VBR = VBR_spine(VBR);
The remainder of the script pulls out some output variables to plot. For example, the following plots the effective relaxed shear modulus for the highest temperature and pressure of interest for our two methods:
figure('Position', [30 30 630 430]) % [x y width height]
iT = numel(T_K_1d);
iP = numel(P_GPa_1d);
f = VBR.in.SV.f;
semilogx(f, squeeze(VBR.out.anelastic.andrade_psp.M(iP, iT, :)/1e9), 'k','displayname', 'andrade', 'linewidth',1.5)
hold all
semilogx(f, squeeze(VBR.out.anelastic.eburgers_psp.M(iP, iT, :)/1e9),'--r', 'displayname', 'eburgers', 'linewidth',1.5)
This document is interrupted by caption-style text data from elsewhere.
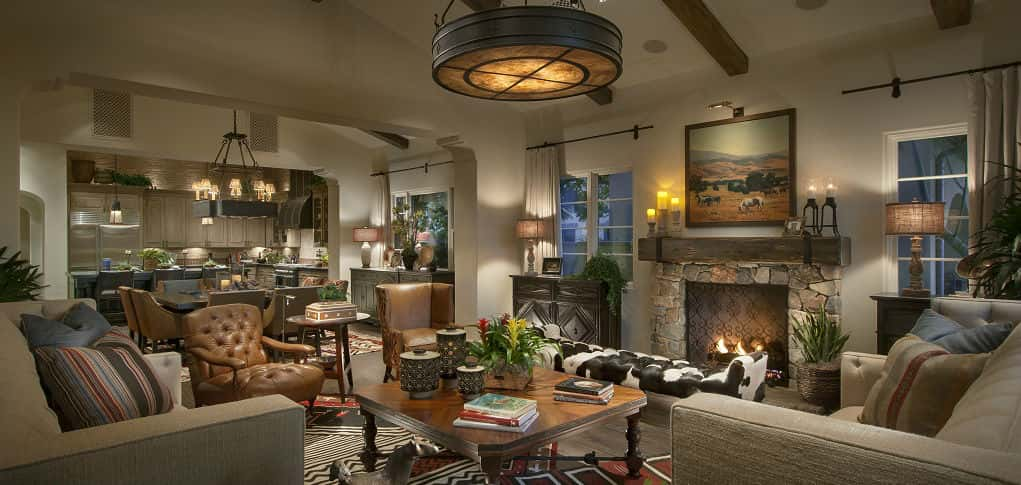 "A vaulted ceiling animates the home's great room, accented by a bold chandelier and a stone and wood beam fireplace. The expansive room is ideal for parties or other social gatherings, Beckert says.<br /> <br /> ""The great room is designed for how people live today,"" she says. ""Ninety-nine percent of our buyers want an open floor plan, so this is ideal for them. It has a nice flow from the great room to the dining space down to the kitchen.<br /> <br /> PHOTO COURTESY OF<br /> Camelot Homes"
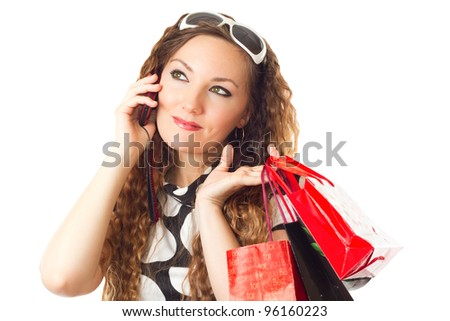 Beautiful woman with packages shopping and mobile phone on white background.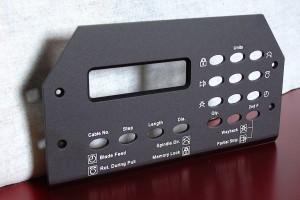 Pièce en laiton trouée et marquée au laser de l'utilité des différents boutons.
legend('location', 'NorthWest', 'Box', 'off')
xlabel('frequency [Hz]')
ylabel('M [GPa]')
title('1500 C, 4 GPa')
set(findall(gcf,'-property','FontSize'),'FontSize',18)
Summary
With the new ability to directly specify the unrelaxed moduli used by the VBRc, it’s now a lot easier to couple your VBRc workflows with other tools out there that calculate unrelaxed moduli more accurately than the what is included in the VBRc. This also allows you to include more compositional variations in the VBRc (with the important caveat that the anelastic calculation assumes pure olivine…). The above example demonstrates this new feature entirely in MATLAB by using the Abers and Hacker (2016) MATLAB toolbox to calculate the unrelaxed moduli and density, which are then used as inputs to the VBRc.
References
- Abers, G. A., and B. R. Hacker (2016), A MATLAB toolbox and Excel workbook for calculating the densities, seismic wave speeds, and major element composition of minerals and rocks at pressure and temperature, Geochem. Geophys. Geosyst., 17, 616–624, doi:10.1002/2015GC006171.
- Hacker, B. R., and G. A. Abers (2004), Subduction Factory 3: An Excel worksheet and macro for calculating the densities, seismic wave speeds, and H2O contents of minerals and rocks at pressure and temperature, Geochem. Geophys. Geosyst., 5, Q01005, doi:10.1029/2003GC000614.
- Isotta, E., Peng, W., Balodhi, A., and Zevalkink, A (2023), Elastic Moduli: a Tool for Understanding Chemical Bonding and Thermal Transport in Thermoelectric Materials, Angew. Chem. Int. Ed., 62, e202213649, doi:10.1002/anie.202213649.
- Jackson, I., and Faul, U. (2010), Grainsize-sensitive viscoelastic relaxation in olivine: Towards a robust laboratory-based model for seismological application, Physics of the Earth and Planetary Interiors, 183, 1–2, doi:10.1016/j.pepi.2010.09.005.